--- start ---

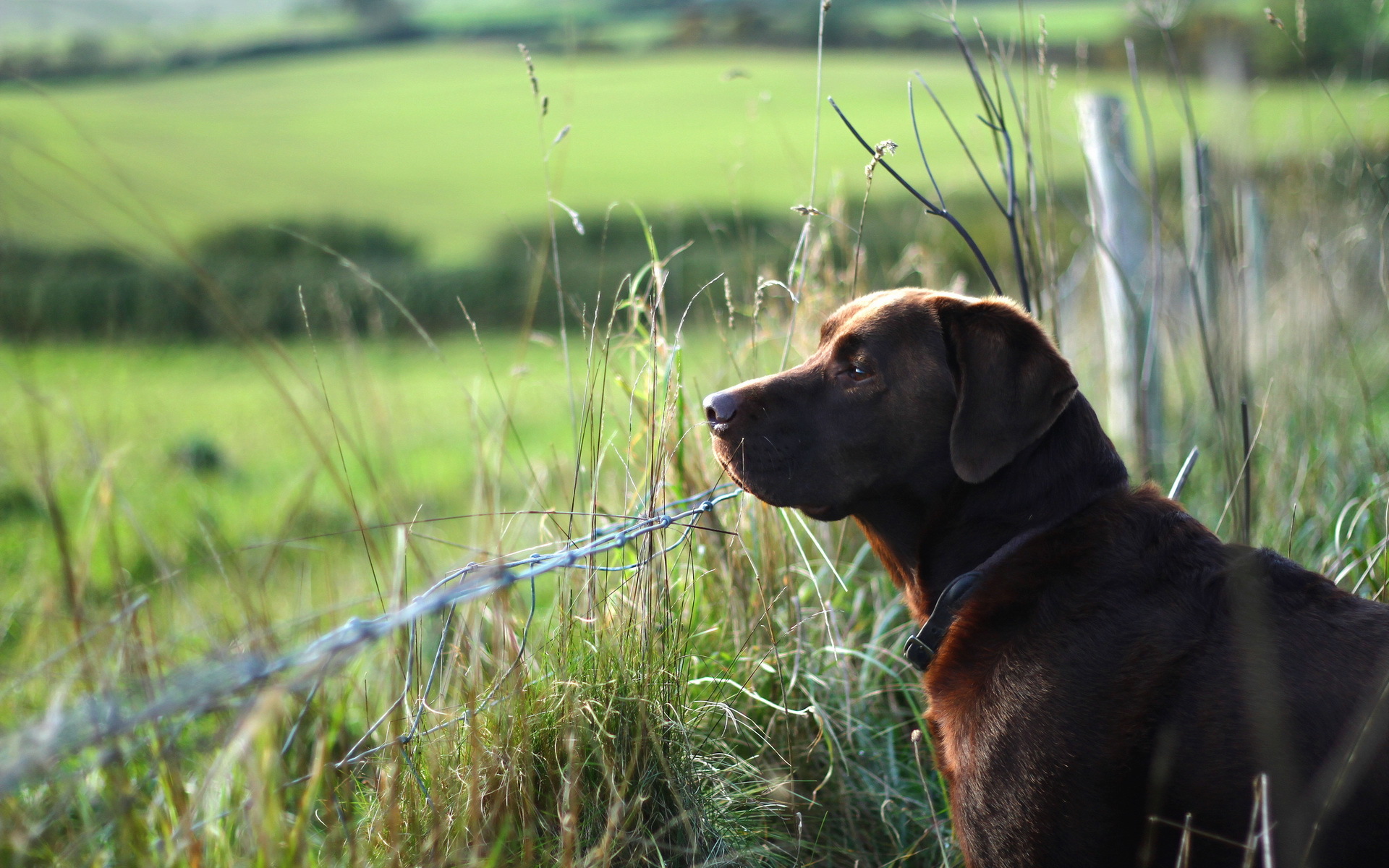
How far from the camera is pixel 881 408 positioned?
229 cm

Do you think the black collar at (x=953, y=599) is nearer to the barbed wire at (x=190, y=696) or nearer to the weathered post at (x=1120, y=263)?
the barbed wire at (x=190, y=696)

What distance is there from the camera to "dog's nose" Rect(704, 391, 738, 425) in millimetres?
2272

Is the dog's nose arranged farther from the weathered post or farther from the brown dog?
the weathered post

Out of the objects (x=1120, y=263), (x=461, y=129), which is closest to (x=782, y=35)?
(x=461, y=129)

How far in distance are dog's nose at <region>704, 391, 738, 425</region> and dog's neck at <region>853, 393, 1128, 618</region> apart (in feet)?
1.37

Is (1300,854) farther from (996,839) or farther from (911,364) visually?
(911,364)

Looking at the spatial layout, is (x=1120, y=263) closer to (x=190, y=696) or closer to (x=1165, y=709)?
(x=1165, y=709)

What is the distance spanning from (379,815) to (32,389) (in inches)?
42.1

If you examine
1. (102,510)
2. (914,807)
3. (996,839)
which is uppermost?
(102,510)

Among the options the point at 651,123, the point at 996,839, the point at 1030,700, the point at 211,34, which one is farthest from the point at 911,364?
the point at 211,34

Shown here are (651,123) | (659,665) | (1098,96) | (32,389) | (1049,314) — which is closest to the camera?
(32,389)

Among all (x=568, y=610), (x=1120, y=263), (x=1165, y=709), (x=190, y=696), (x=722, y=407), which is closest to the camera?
(x=190, y=696)

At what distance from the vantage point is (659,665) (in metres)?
2.15

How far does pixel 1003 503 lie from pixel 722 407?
73 cm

--- end ---

■ **Exercise requirements**
Copy the lines between the line holding "Looking at the" and the end of the records, both ends included, word for word.

■ **Finished answer**
Looking at the spatial layout, is (x=1120, y=263) closer to (x=190, y=696) or closer to (x=1165, y=709)?
(x=1165, y=709)

What is the distance spanning from (379,815) to (32,389) (in inches)?
42.1

If you examine
1. (102,510)
2. (914,807)
3. (996,839)
which is uppermost?
(102,510)

Among the options the point at 651,123, the point at 996,839, the point at 1030,700, the point at 211,34, which one is farthest from the point at 911,364?
the point at 211,34

Shown here are (651,123) | (659,665) | (1098,96) | (32,389) | (1049,314) — which is closest to the camera?
(32,389)

Among all (x=568, y=610), (x=1120, y=263), (x=1165, y=709), (x=190, y=696), (x=722, y=407), which is closest to the camera?
(x=190, y=696)

At what distance from the vantage point is (659,665) (in metres)?
2.15

How far does pixel 1003 503 lie from pixel 722 407?
73 cm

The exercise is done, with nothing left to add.